## Problem to solve
Copy out every line of the data below word for word, omitting the pictures.

Dataset excerpts

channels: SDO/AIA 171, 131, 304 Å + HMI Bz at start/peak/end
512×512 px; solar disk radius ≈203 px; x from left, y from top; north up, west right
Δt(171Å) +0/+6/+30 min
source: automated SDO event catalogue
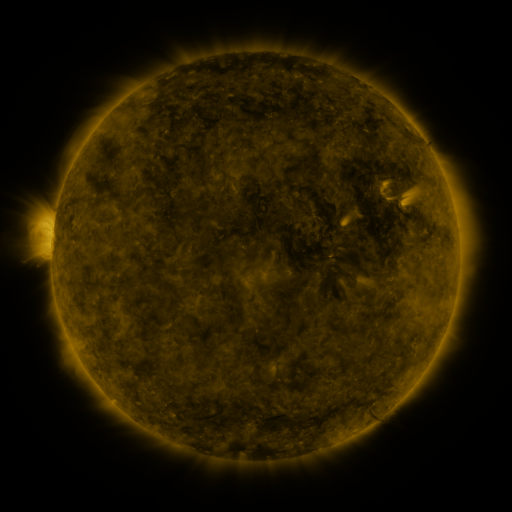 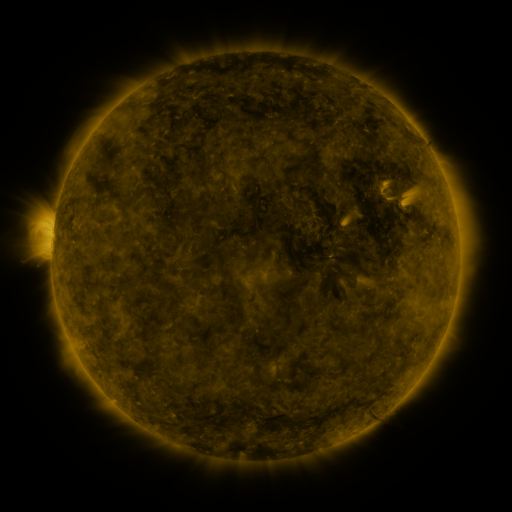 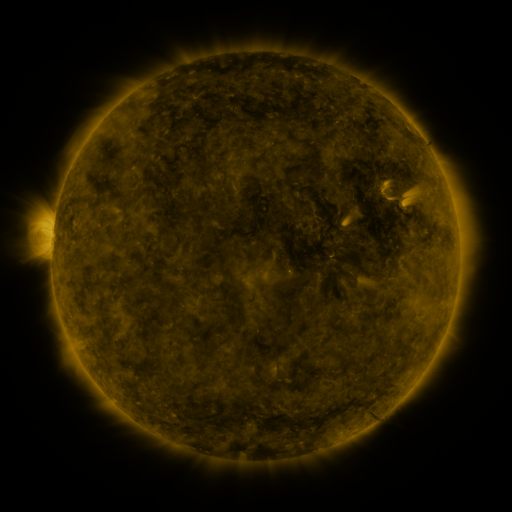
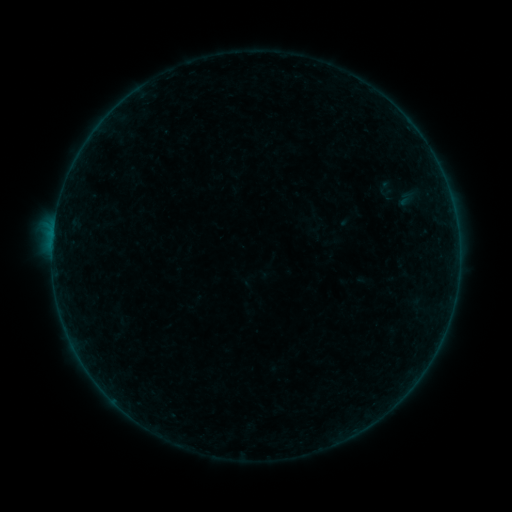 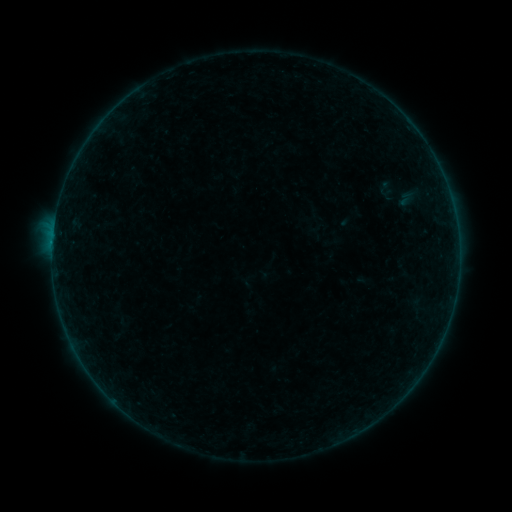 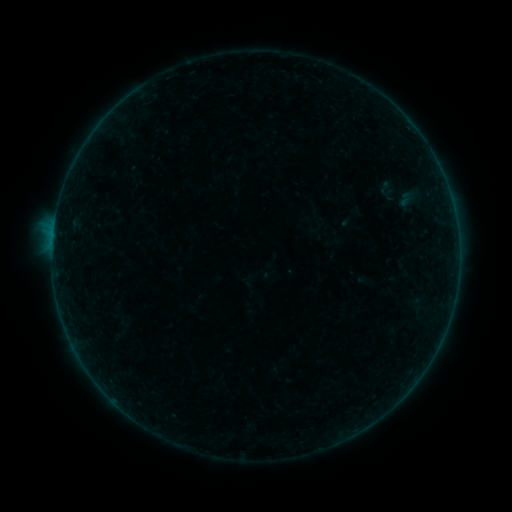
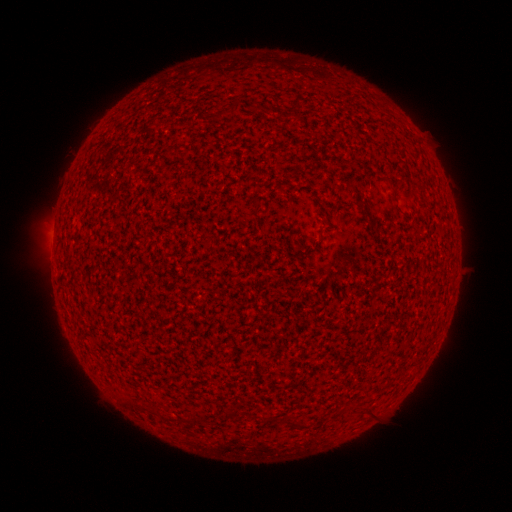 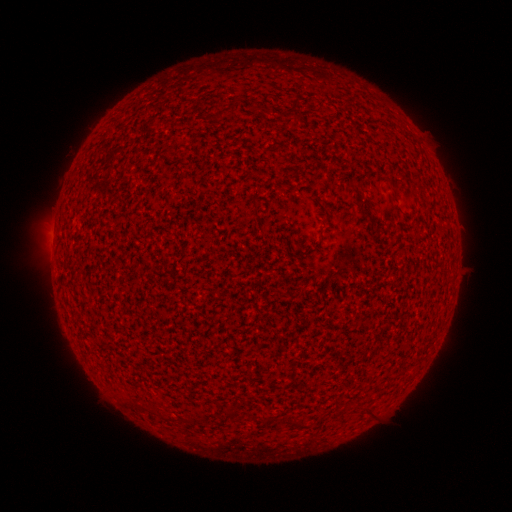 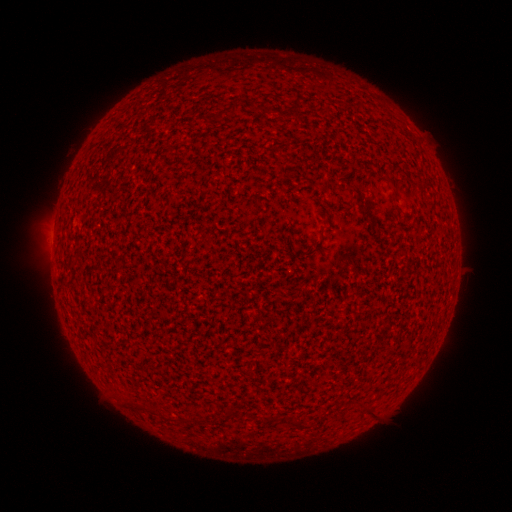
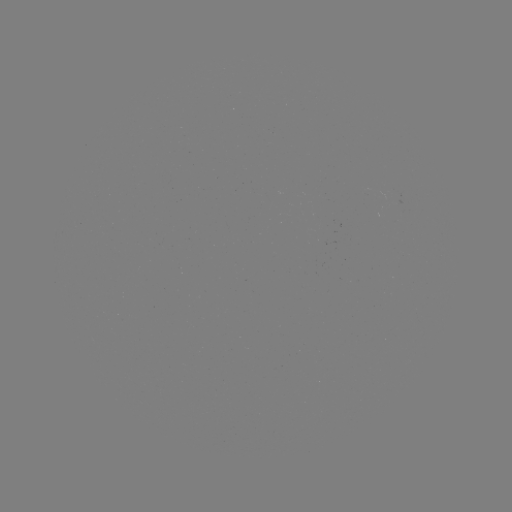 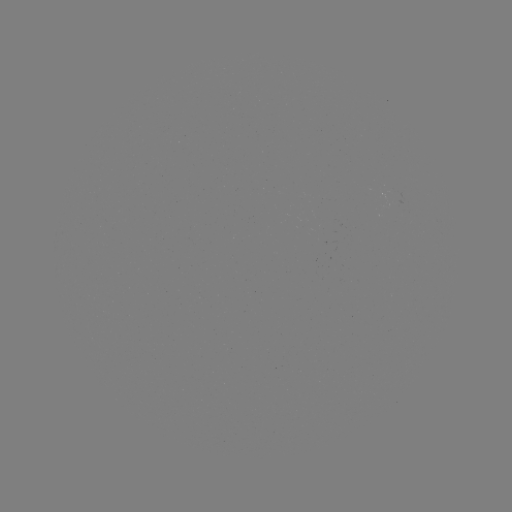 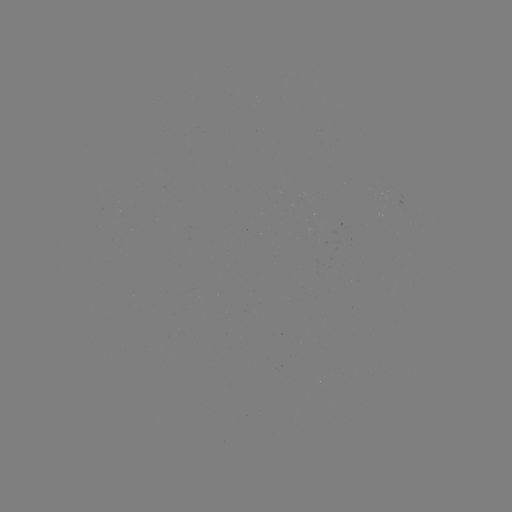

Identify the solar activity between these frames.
A6.7 flare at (53, 245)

## Result of the task
channels: SDO/AIA 171, 131, 304 Å + HMI Bz at start/peak/end
512×512 px; solar disk radius ≈203 px; x from left, y from top; north up, west right
Δt(171Å) +0/+6/+30 min
source: automated SDO event catalogue

Identify the solar activity between these frames.
A6.7 flare at (53, 245)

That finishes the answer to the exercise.